Jaylin grumbled out a phlegmy sound and jerked the blankets back up over his body to bury himself alive.

"You're stubborn. A nice boy brought you tea. Drink the tea."

From beneath the blankets, Jaylin squabbled back, "There's no such thing as magic tea. It's just grass water. It's not going to help."

"I'll put milk and honey in it. Then you're drinking the damn tea." Tisper fled the room before Jaylin could argue. Setting the kettle for tea, she puttered over to the backpack he'd dropped by the door and yanked it up onto the counter.

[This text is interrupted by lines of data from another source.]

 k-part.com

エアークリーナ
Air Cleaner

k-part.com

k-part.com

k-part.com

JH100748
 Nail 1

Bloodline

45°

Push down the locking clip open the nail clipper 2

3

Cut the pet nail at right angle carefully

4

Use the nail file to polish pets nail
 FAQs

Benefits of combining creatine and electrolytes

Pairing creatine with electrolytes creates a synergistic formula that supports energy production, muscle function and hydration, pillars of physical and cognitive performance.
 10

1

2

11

"It's in your bag, right?" she called out. And as she rifled inside, the first thing she found inside was the warm fleece of Jaylin's sweater, then beneath that, a mesh bag. She tugged it out gently by the string-tie that held it closed.

"This is tea?" She wrinkled her nose and held it to the light. "Where are the bags?"

Then something caught Tisper's eye. She took a second look into the pocket of Jaylin's backpack, dragging out a sheet of paper. Tisper spared a moment to make sure no one was watching before she brought it up to her face and read the first line of his college application essay.

But something was off, Tisper thought. And as she read on, she swore there had to be a misunderstanding. This prompt was from last summer—they change it every year. Had Eduardo given him the wrong prompt?

At the rap on her door, Tisper nearly leapt from her skin, thrusting the papers back into Jaylin's bag. She unlocked every latch and popped her head beneath the single chain that held the door from opening fully. Relief drew a breath from her when she found Matthew on the other side. She released the chain and swung the door open. "Come in."

Matt strode in with his lumberjack boots and his heavy fleece jacket, and shed them both from his body once the warm had welcomed him. "Shit it's cold," he trilled, patting his cheeks with his gloves. "Went from eighty to forty in a week."